Salió del hospital a la caza y captura. Y no tuvo dificultad en encontrar a su presa en casa se sus papás. Cuando la madre le abrió la puerta, Bush no preguntó por el hijo de ésta, sino que entró sin apenas saludar derecho al cuarto del maltratador. Lo encontró tumbado en la cama, con los ojos vidriosos por el lagrimeo fácil y la buena dosis de porros que se había metido entre pecho y espalda; no reaccionó ante la cerril embestida de su cuñado.
Lo tomó por la pechera, lo levantó con la facilidad que se eleva a un neonato y lo proyectó contra la pared. El agredido rebotó y cayó como un saco de papa vieja. A continuación, y antes de que el pelele reaccionara, lo volvió a agarrar y lo proyectó en esta ocasión contra la pared opuesta. La pared donde se ubicaba un gran ventanal, contra cuyo cristal golpeó el cuerpo, quebrándolo en infinitos pedazos y atravesando el marco de la ventana para caer al vacío del patio. Durante el corto trayecto de seis pisos, fue rebotando de cuerdas en cuerdas de ropa tendida, enredándose con sábanas, camisas, calcetos y todas las bragas de colores y tamaños más variados, mientras un grito asustadizo se iba perdiendo en el vació para silenciarse con un golpe seco.
Bush se asomó y observó el estropicio de cuerdas, resortes, ropas y también, el cuerpo tendido y sangrante sobre el enlosado del patio.
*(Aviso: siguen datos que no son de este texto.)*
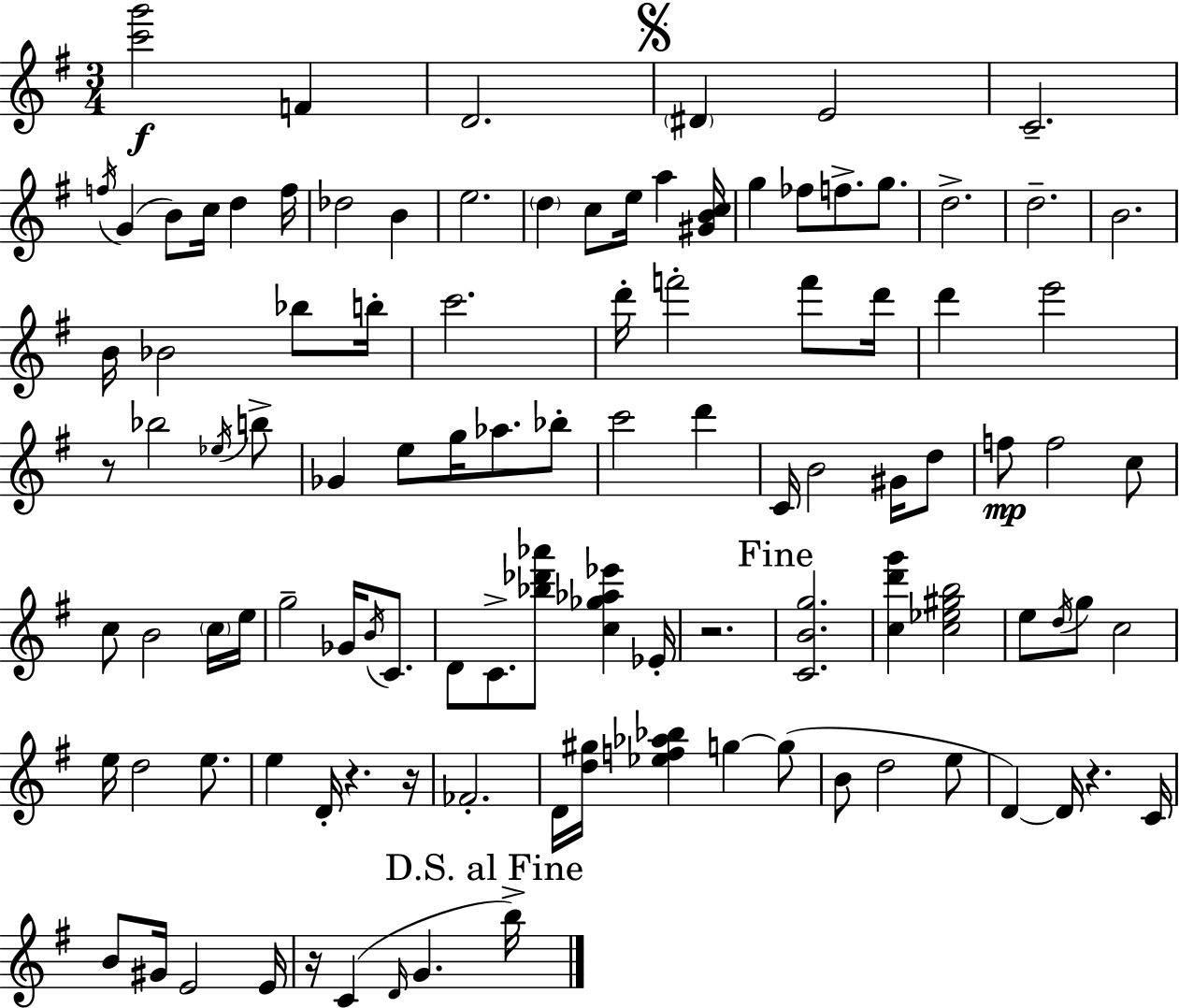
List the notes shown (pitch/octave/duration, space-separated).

Salió de la habitación y de la casa como llevado por una inercia salvaje, seguido por los padres y sus voceríos, propios de los que nada saben pero algo intuyen. No se dirigió al patio, ni llamó a urgencias; fue directamente a la comisaría más próxima y se entregó. De allí a la trena. Lo condenaron por asesinato, a pesar de ser a todas luces homicidio, pero una mala defensa, la alarma social levantada y un rosario de equívocos, lo sentenciaron a diecinueve años con el sobrenombre del Matapatios.